Imam Besar Istiqlal, Prof.Dr. Nasarudin Umar menekankan agar semua kalangan tidak terperdaya dengan sisi teks luar Al-Quran saja. Menurutnya, perlu juga didalami motif serta memahami kaedah kebahasaan yang ada dalam Al-Quran.
Hal ini disampaikan ketika membuka International Converence of Quran and Hadith yang diselenggarakan oleh Jurusan Ilmu al-Quran dan Tafsir serta Ilmu Hadis Fakultas Ushuluddin UIN Syarif Hidayatullah Jakarta pada senin 06/11.

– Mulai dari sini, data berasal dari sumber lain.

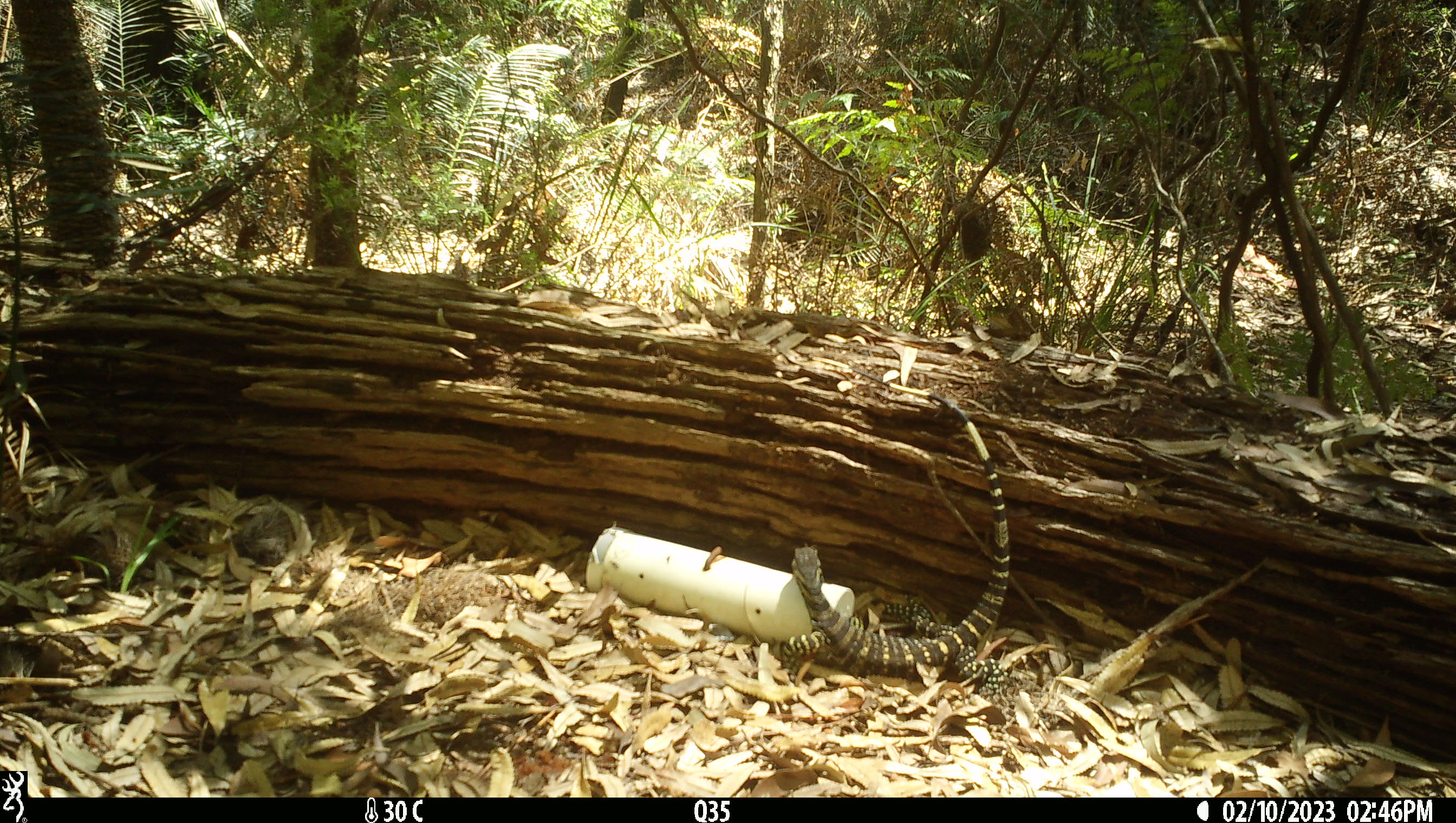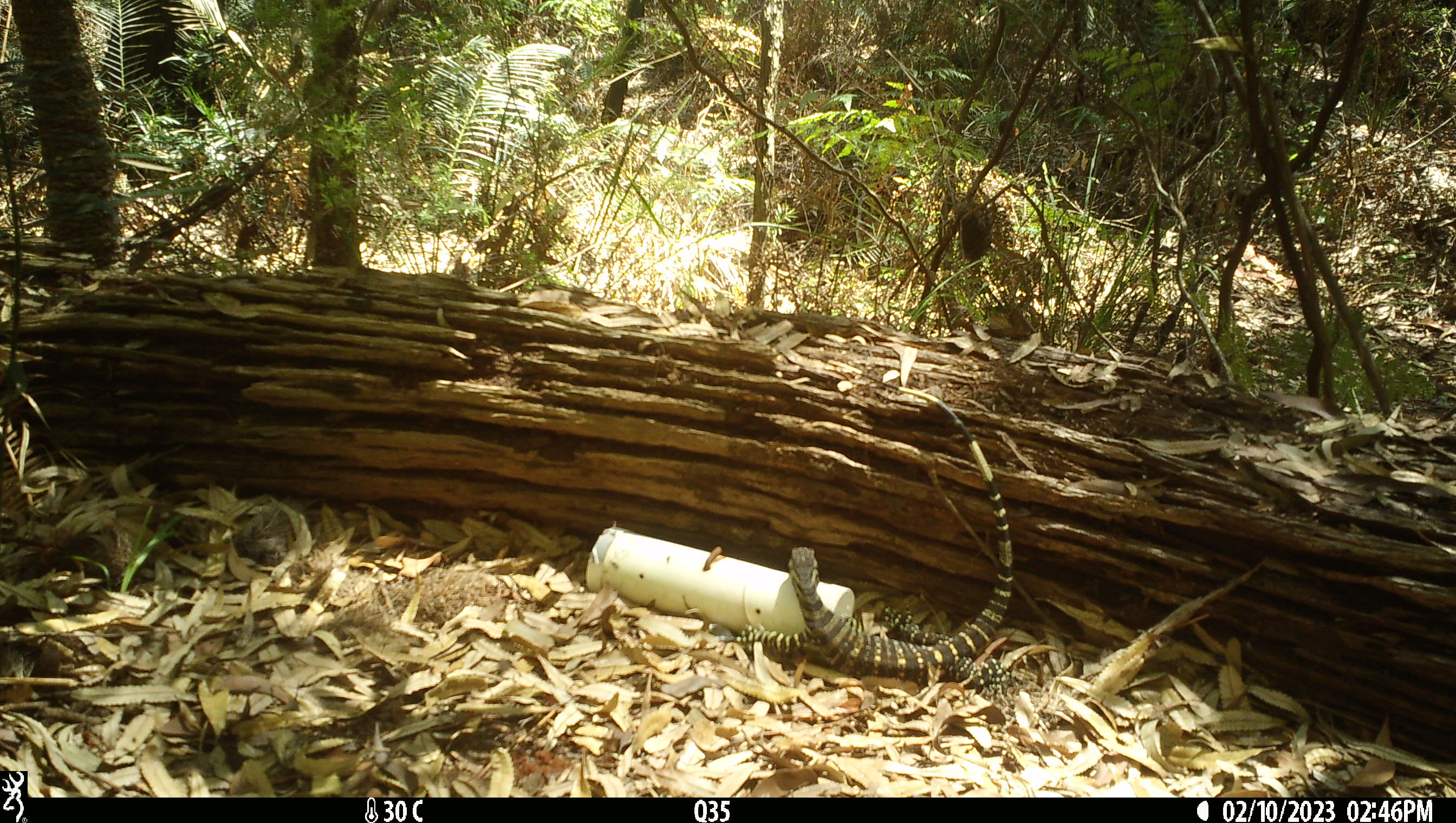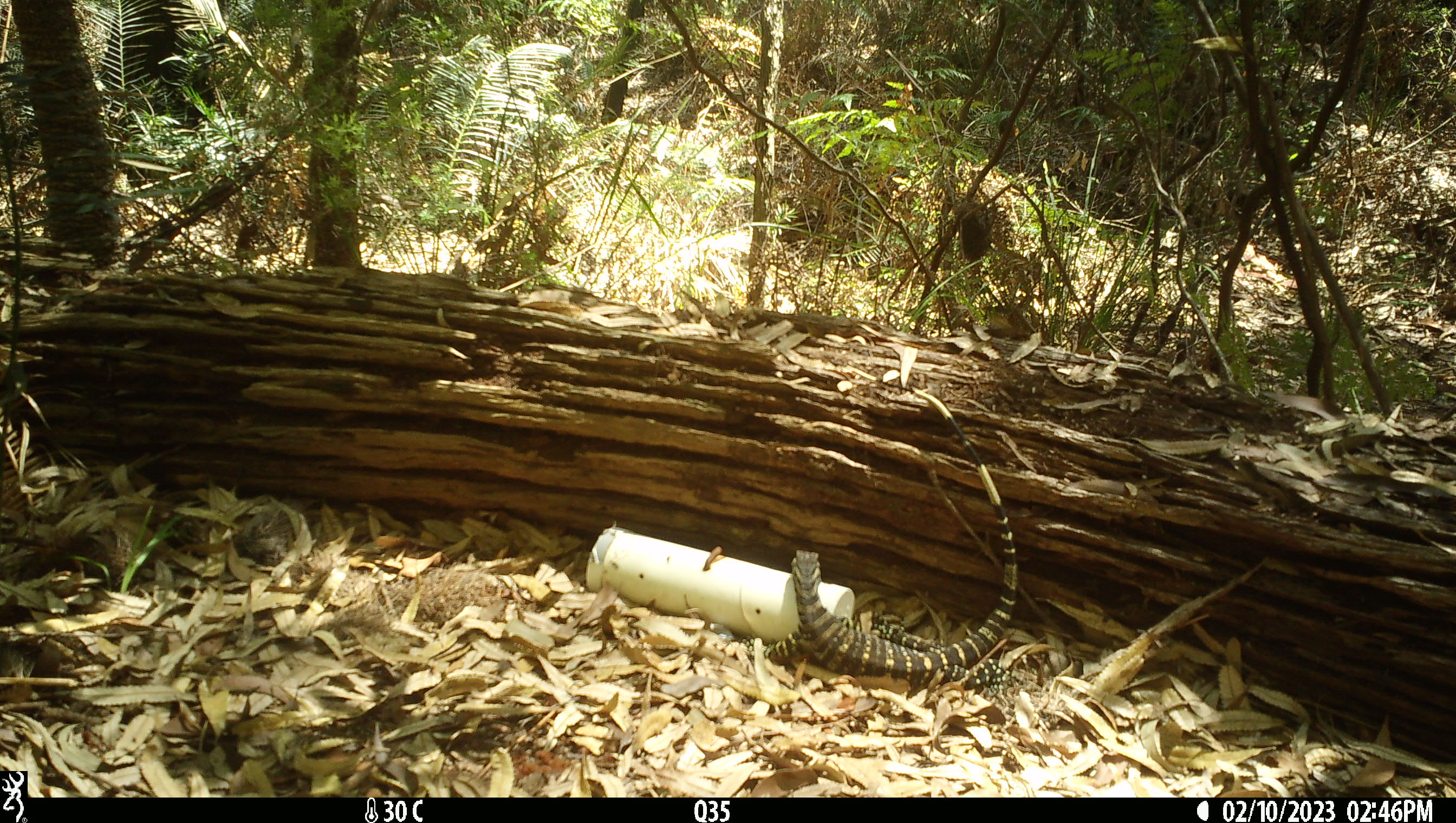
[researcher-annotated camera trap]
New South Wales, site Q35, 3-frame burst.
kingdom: Animalia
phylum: Chordata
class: Reptilia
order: Squamata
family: Varanidae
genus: Varanus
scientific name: Varanus varius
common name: lace monitor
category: goanna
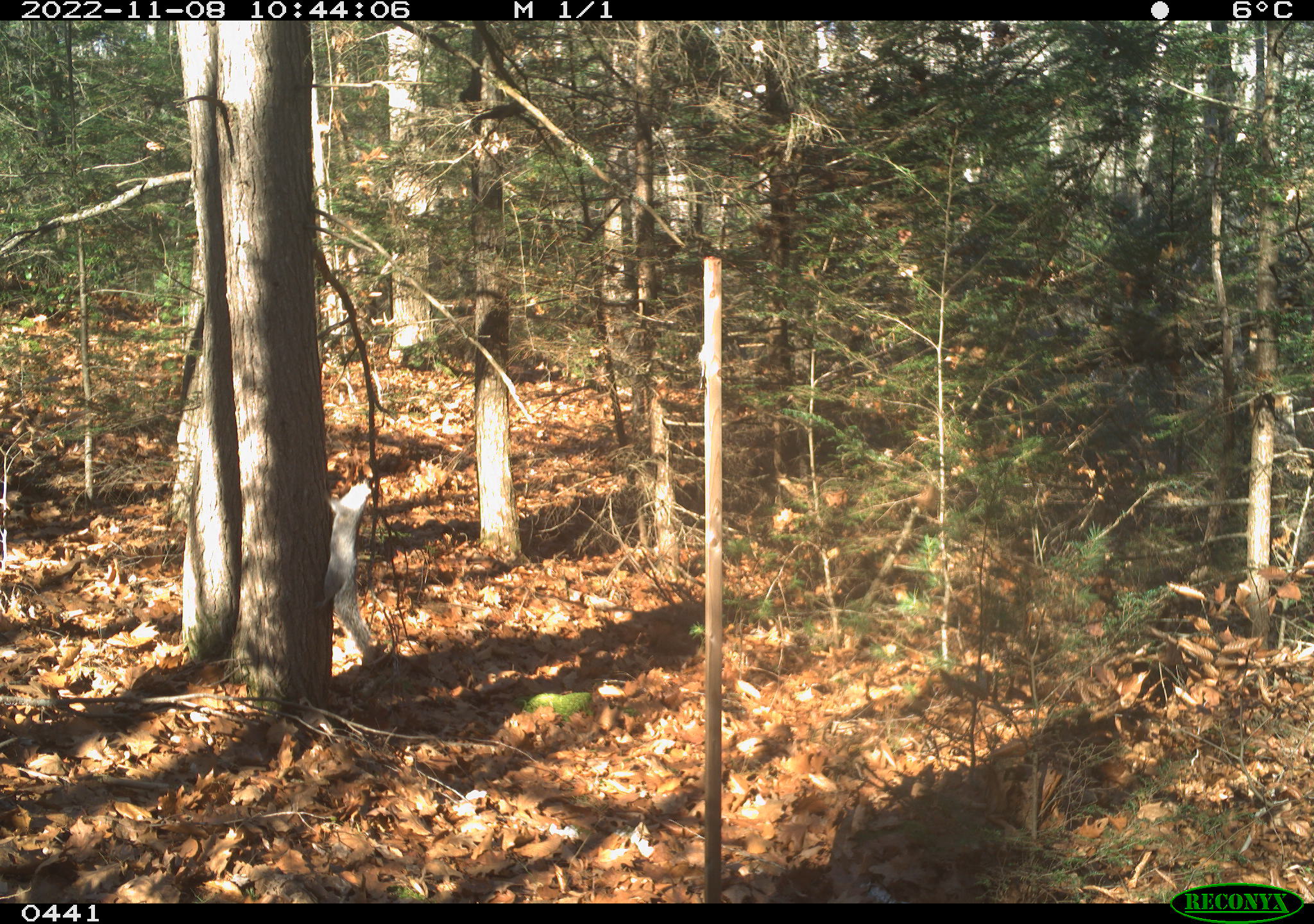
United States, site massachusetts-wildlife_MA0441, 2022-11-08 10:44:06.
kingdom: Animalia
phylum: Chordata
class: Mammalia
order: Rodentia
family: Sciuridae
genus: Sciurus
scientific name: Sciurus carolinensis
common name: gray squirrel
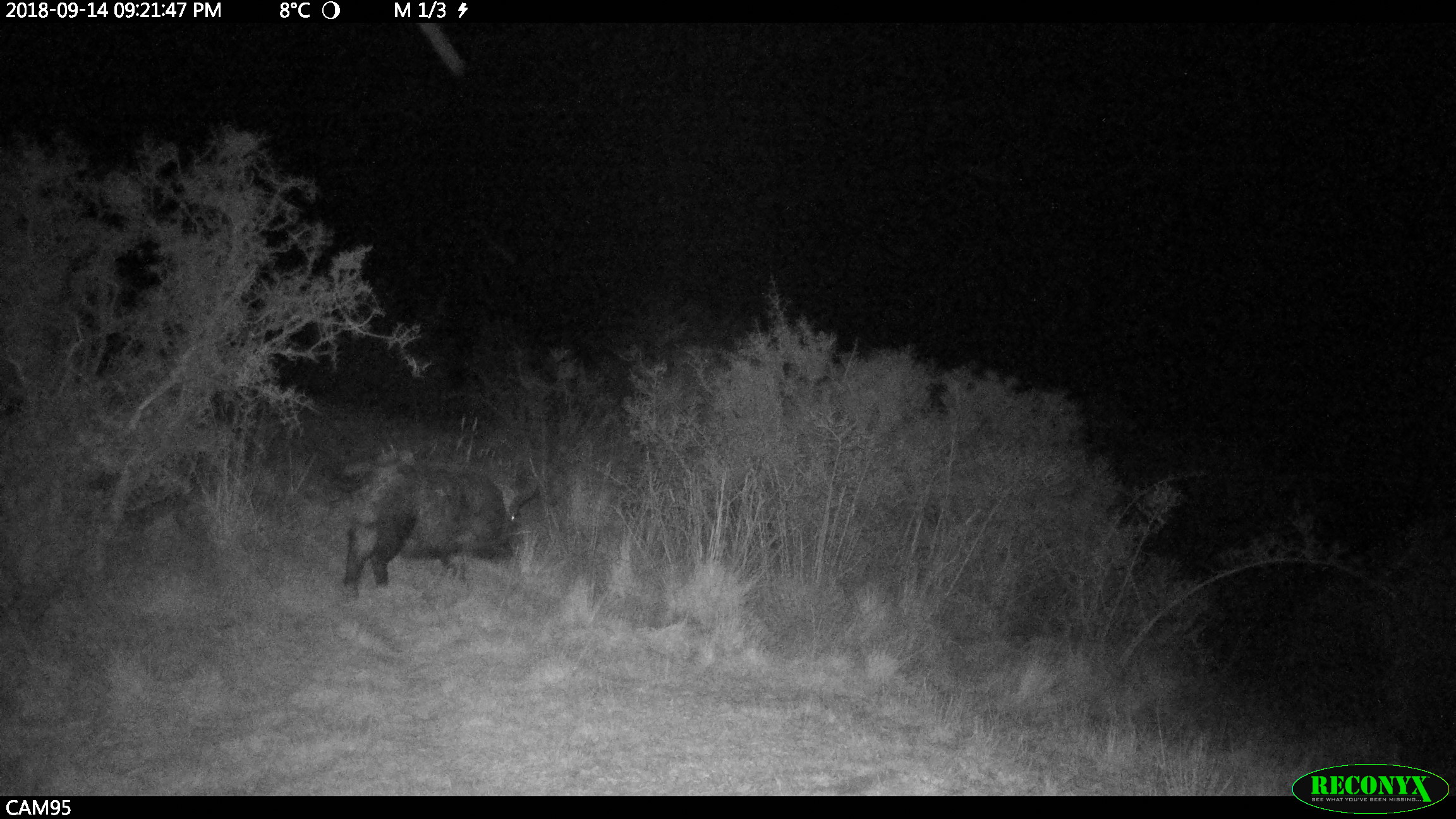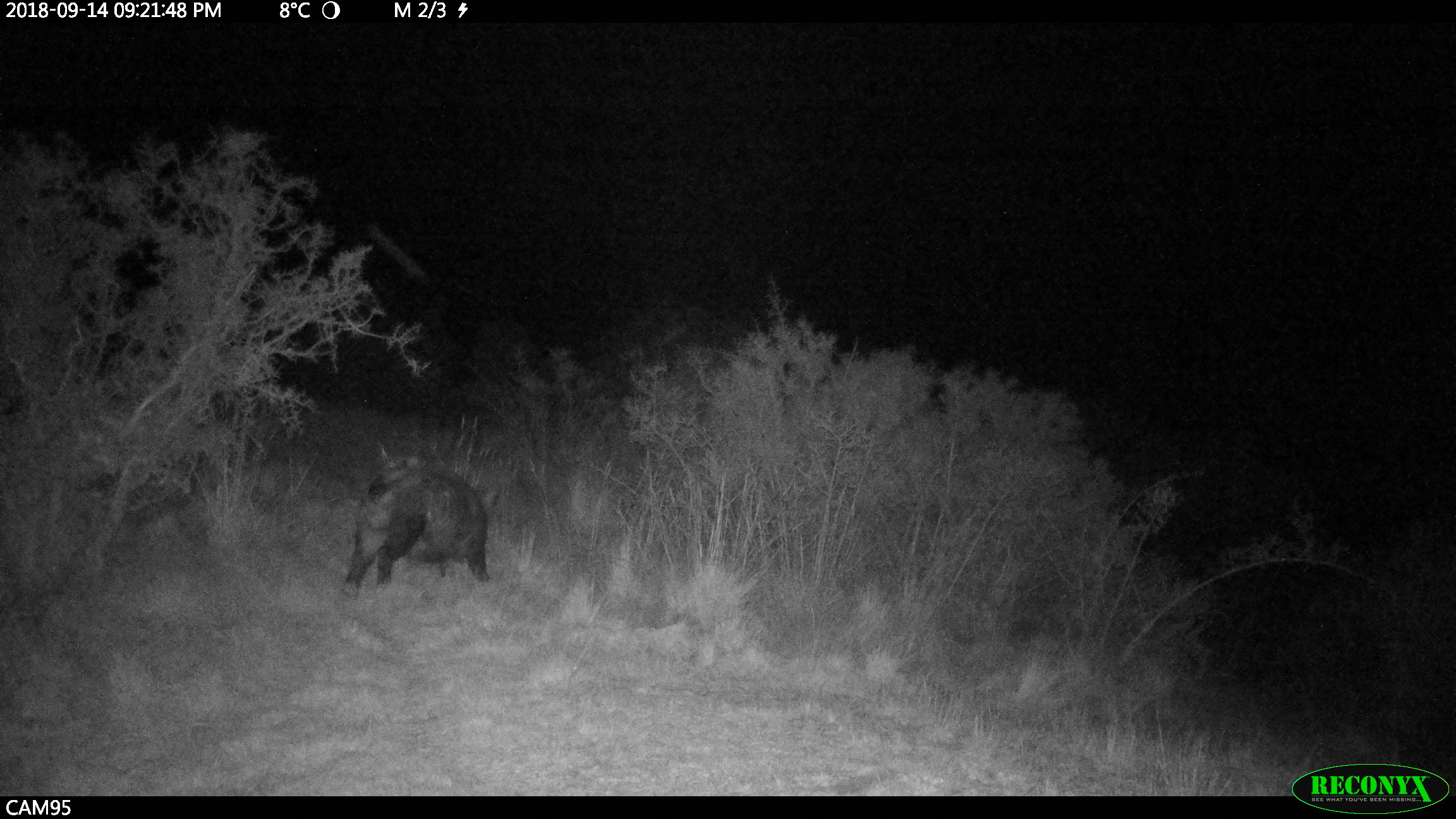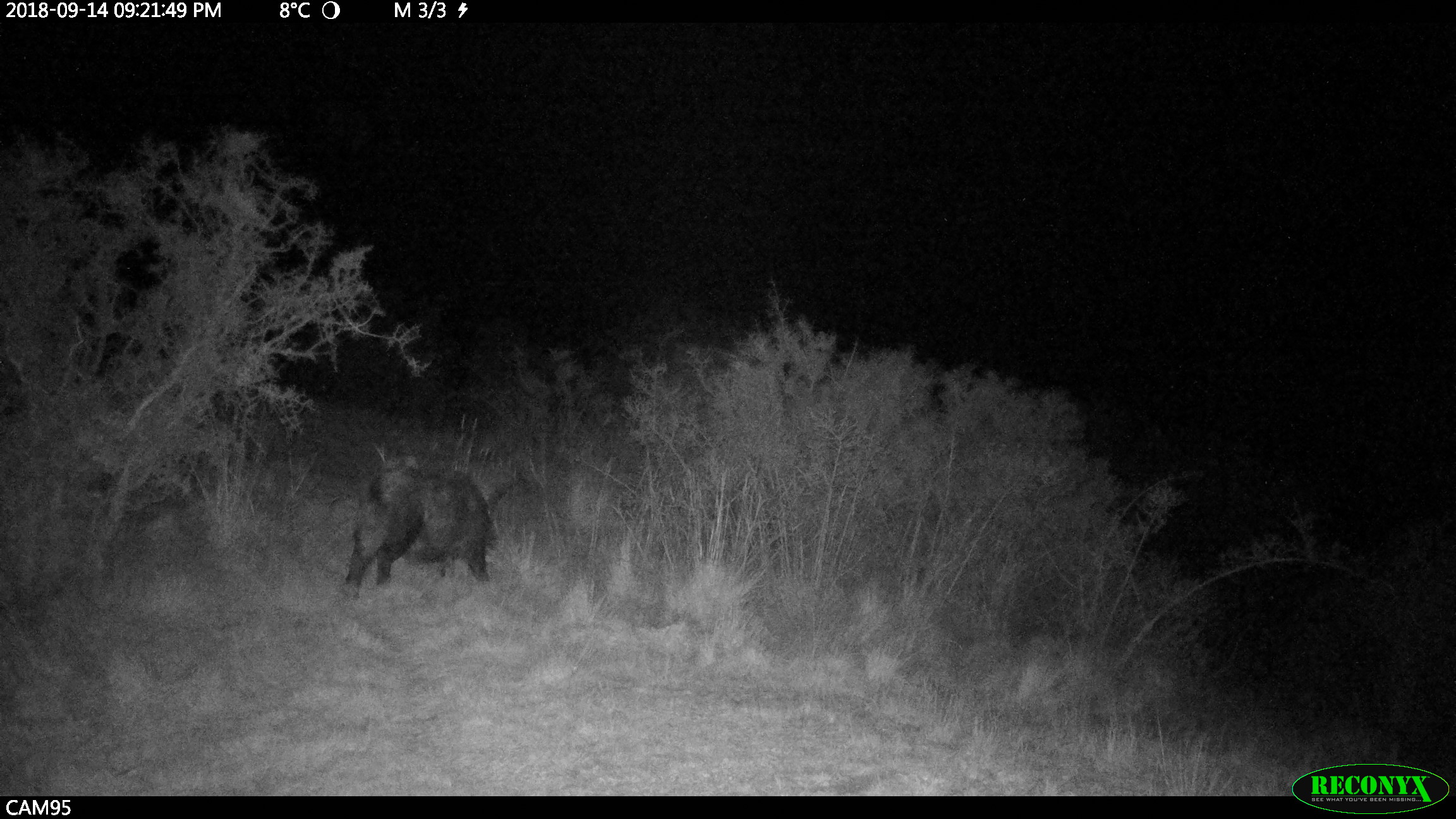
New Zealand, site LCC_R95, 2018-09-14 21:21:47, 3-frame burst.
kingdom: Animalia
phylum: Chordata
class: Mammalia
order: Artiodactyla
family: Suidae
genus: Sus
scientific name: Sus scrofa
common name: pig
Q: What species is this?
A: Pig (Sus scrofa).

Salah satu ayat yang dicontohkan Nasruddin adalah Q.S. Ali Imran ayat 129:
رَبَّنَا وَابْعَثْ فِيهِمْ رَسُولًا مِّنْهُمْ يَتْلُو عَلَيْهِمْ آيَاتِكَ وَيُعَلِّمُهُمُ الْكِتَابَ وَالْحِكْمَةَ وَيُزَكِّيهِمْ ۚ إِنَّكَ أَنتَ الْعَزِيزُ الْحَكِيمُ
Dalam ayat tersebut redaksi fiil (kata kerja) yang digunakan adalah fiil mudharek, atau bisa disebut juga present future.
Menurutnya, dengan fiil mudharek yang digunakan dalam ayat tersebut maka ruh Rasulullah akan tetap mengajarkan kepada orang-orang khusus tentang ayat-ayat al-Quran, mengajarkan kitab dan hikmah serta menyucikan atau membersihkan hati walaupun jasadnya telah meninggal.
Maka dari itu, menurutnya, banyak beberapa ulama’ yang bertemu baik secara langsung maupun lewat mimpi dengan Rasulullah, seperti Ibnu Hazm, Imam Ghazali dan ulama’-ulama’ lain. Mereka ditemui Rasul karena Rasul ingin mengajarkan kitab dan hikmah kepada para ulama tersebut, bahkan Rasul ingin membersihkan hati mereka.
Bahkan Guru Besar Ilmu Al-Quran UIN Jakarta ini sangat percaya bahwa ulama’ sekaliber al-Ghazali dan Ibnu Hazm tidak akan berbohong jika mereka pernah mengaku bertemu Rasulullah Saw.
Baginya, pendekatan ini membantah beberapa kalangan yang menganggap bahwa tidak ada gunanya tawasul kepada Nabi serta orang-orang yang menyangsikan pertemuan para ulama’ dengan Nabi baik melalui mimpi maupun secara langsung.
Oleh karenanya, diperlukan pemahaman dan kajian yang holistik untuk membaca Al-Quran dan tidak merasa puas dengan pembacaan al-Quran dari luarnya saja.
“Jangan membaca al-Quran dari luarnya saja!” ungkapnya.